begin Data extract

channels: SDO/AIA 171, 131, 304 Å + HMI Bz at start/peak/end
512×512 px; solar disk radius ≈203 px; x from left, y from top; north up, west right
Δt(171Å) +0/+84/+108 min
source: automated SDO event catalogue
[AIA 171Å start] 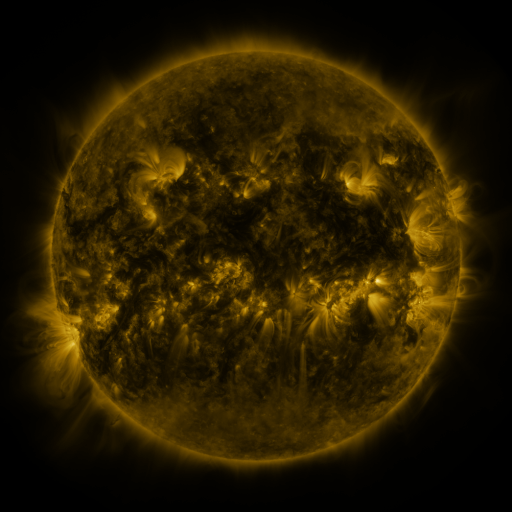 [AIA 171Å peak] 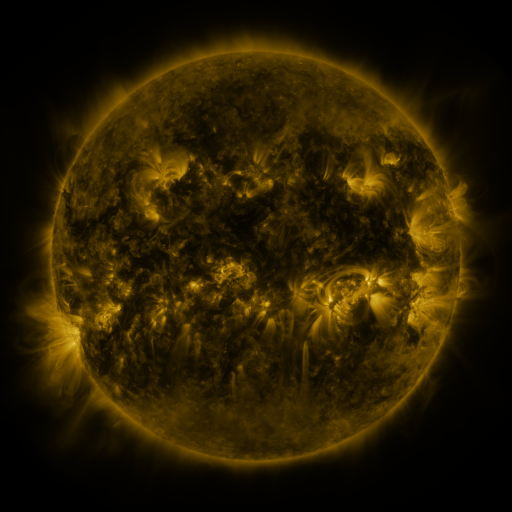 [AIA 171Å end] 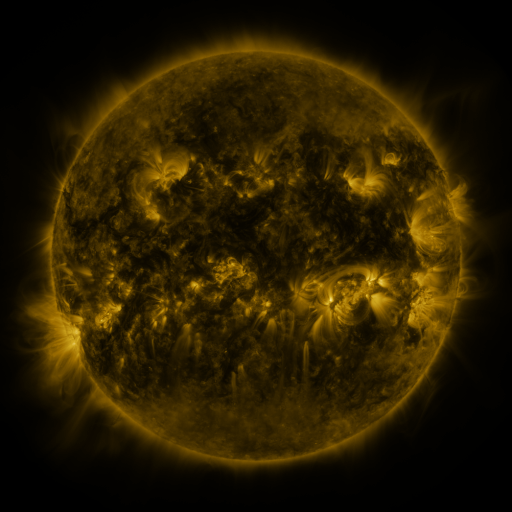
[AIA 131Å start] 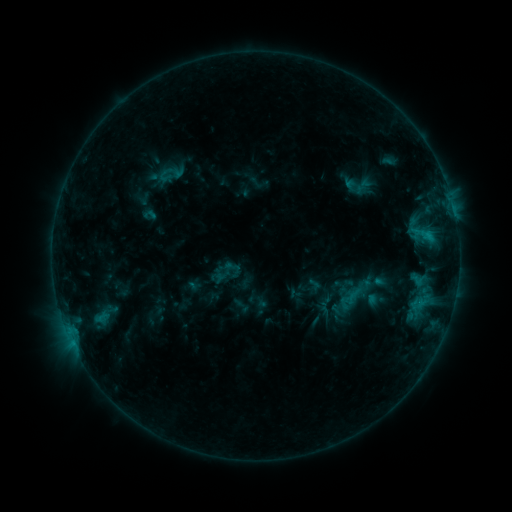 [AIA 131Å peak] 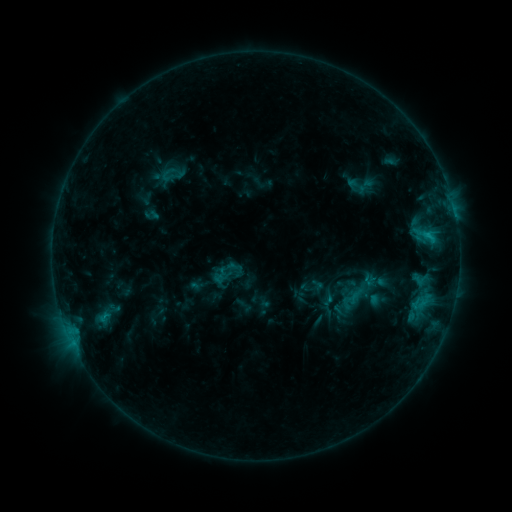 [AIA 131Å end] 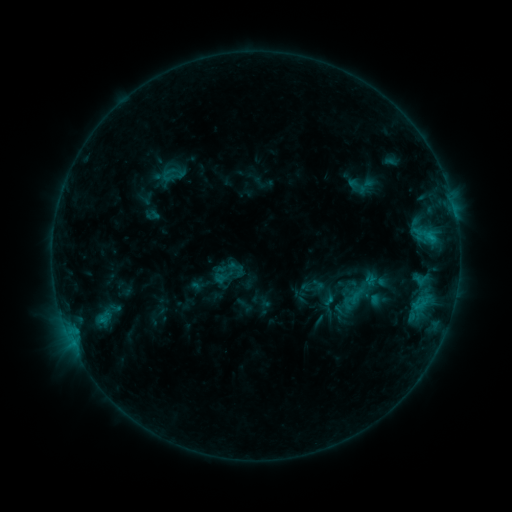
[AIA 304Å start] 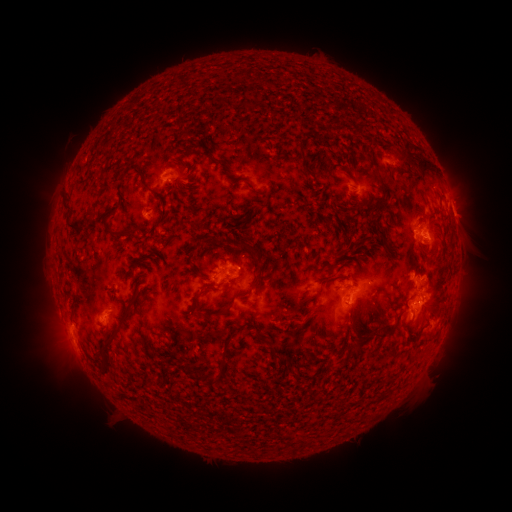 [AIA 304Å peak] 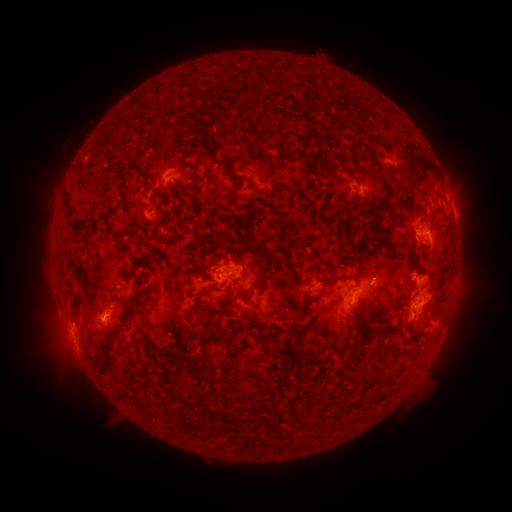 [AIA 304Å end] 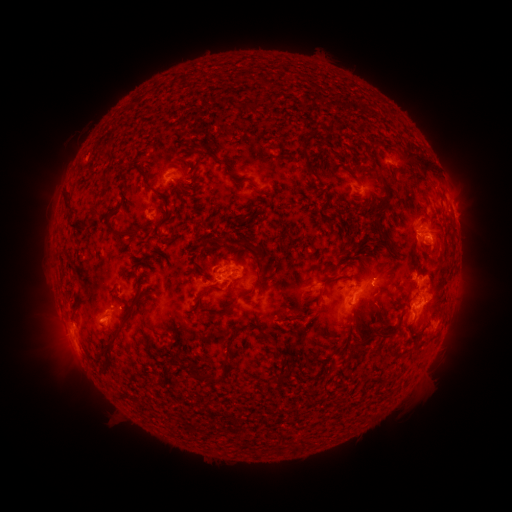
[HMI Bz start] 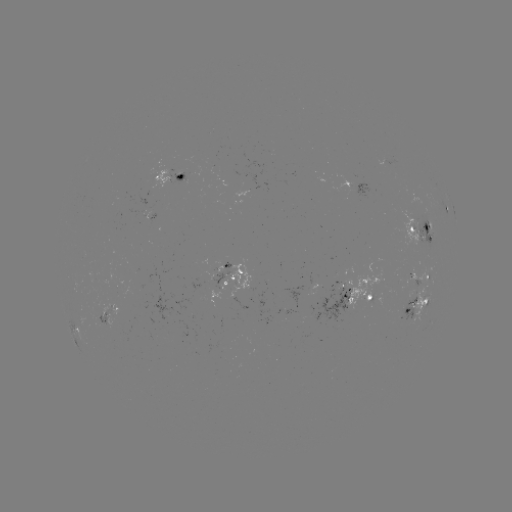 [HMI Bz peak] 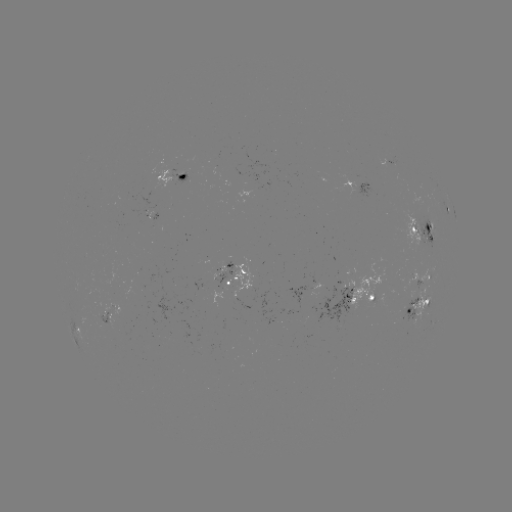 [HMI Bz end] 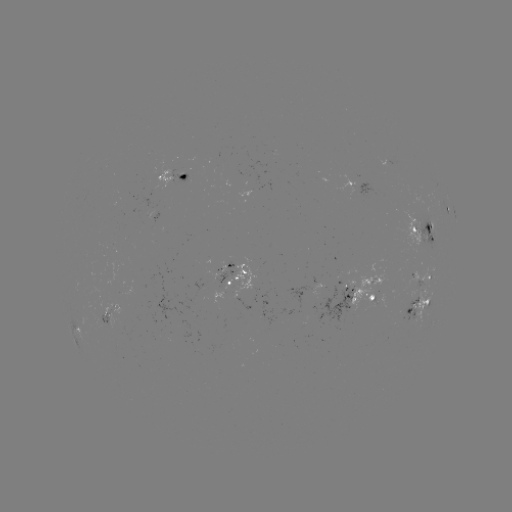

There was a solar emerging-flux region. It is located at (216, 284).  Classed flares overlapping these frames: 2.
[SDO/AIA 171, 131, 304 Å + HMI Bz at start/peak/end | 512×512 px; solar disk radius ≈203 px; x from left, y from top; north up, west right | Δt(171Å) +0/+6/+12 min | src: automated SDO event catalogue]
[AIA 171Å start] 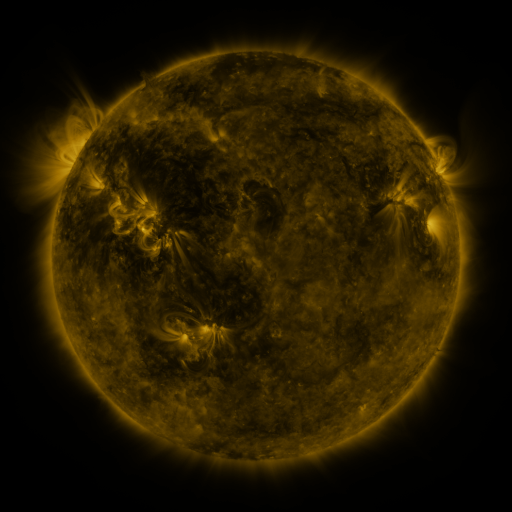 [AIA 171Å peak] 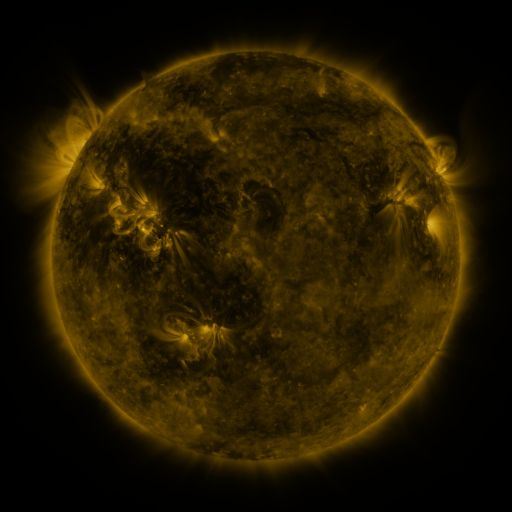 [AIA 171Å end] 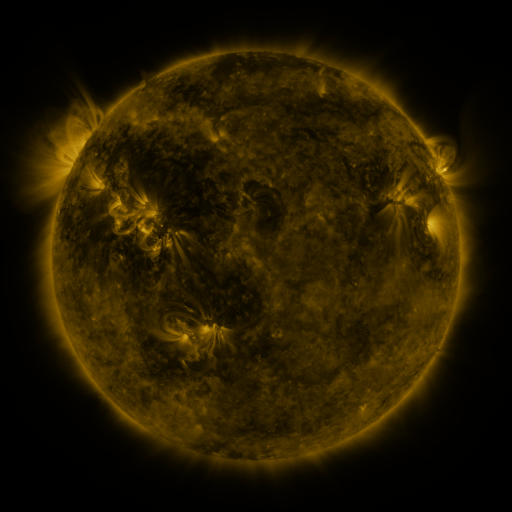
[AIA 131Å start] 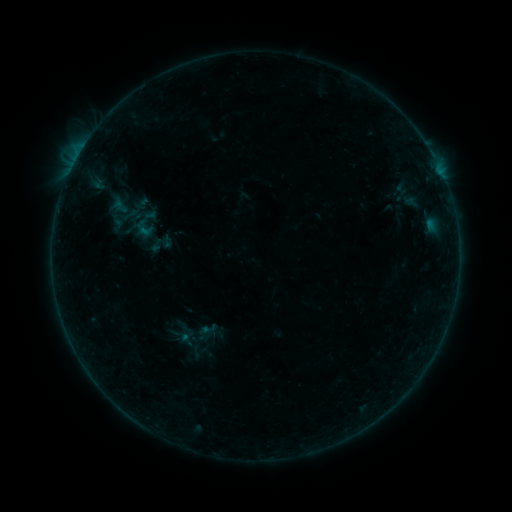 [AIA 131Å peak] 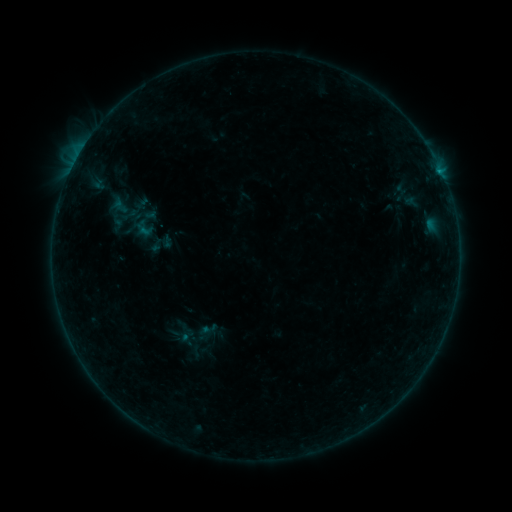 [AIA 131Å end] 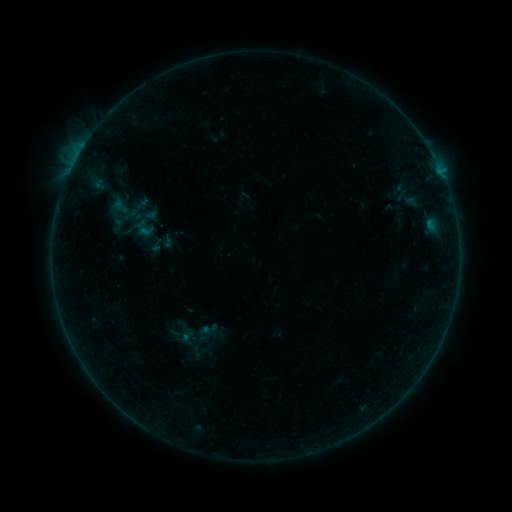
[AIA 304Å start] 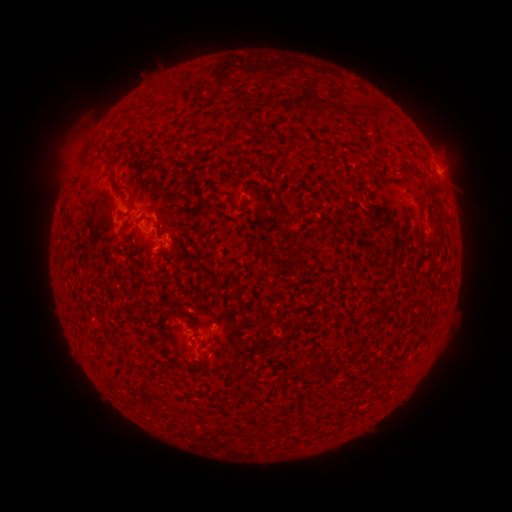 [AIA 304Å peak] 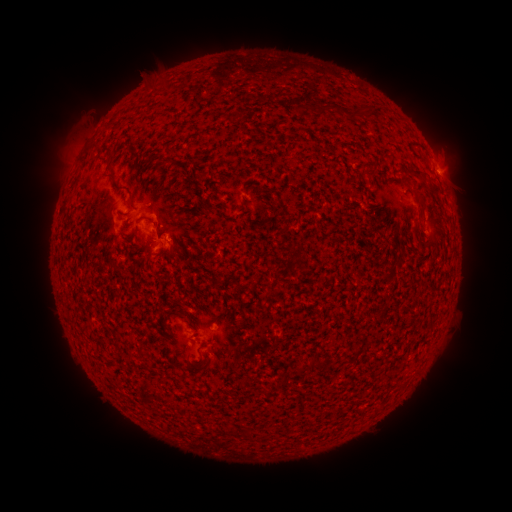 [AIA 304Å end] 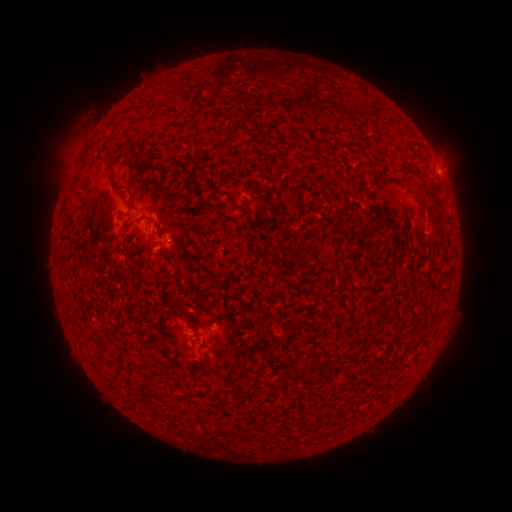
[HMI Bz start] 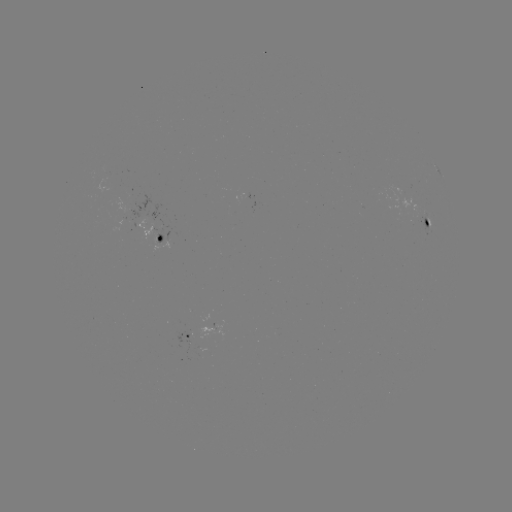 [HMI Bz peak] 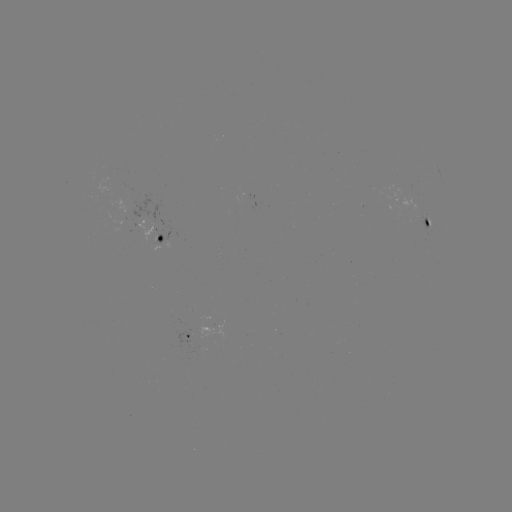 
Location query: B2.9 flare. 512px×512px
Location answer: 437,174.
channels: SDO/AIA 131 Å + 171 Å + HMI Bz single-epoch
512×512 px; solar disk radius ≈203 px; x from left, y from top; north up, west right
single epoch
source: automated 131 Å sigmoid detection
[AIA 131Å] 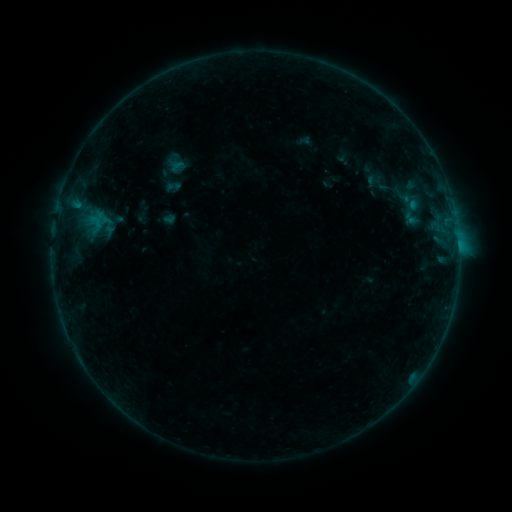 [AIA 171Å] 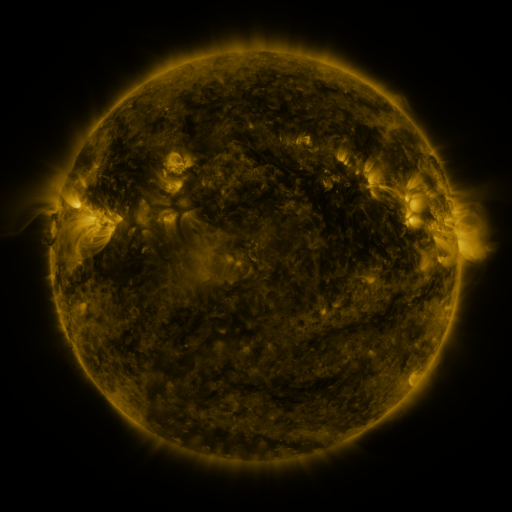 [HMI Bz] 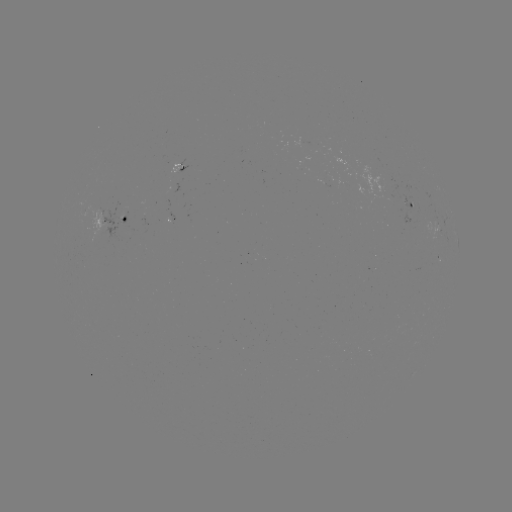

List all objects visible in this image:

end Data extract

Count the lines of the material above that contain the string "catalogue", with case counting, and give only the number.

2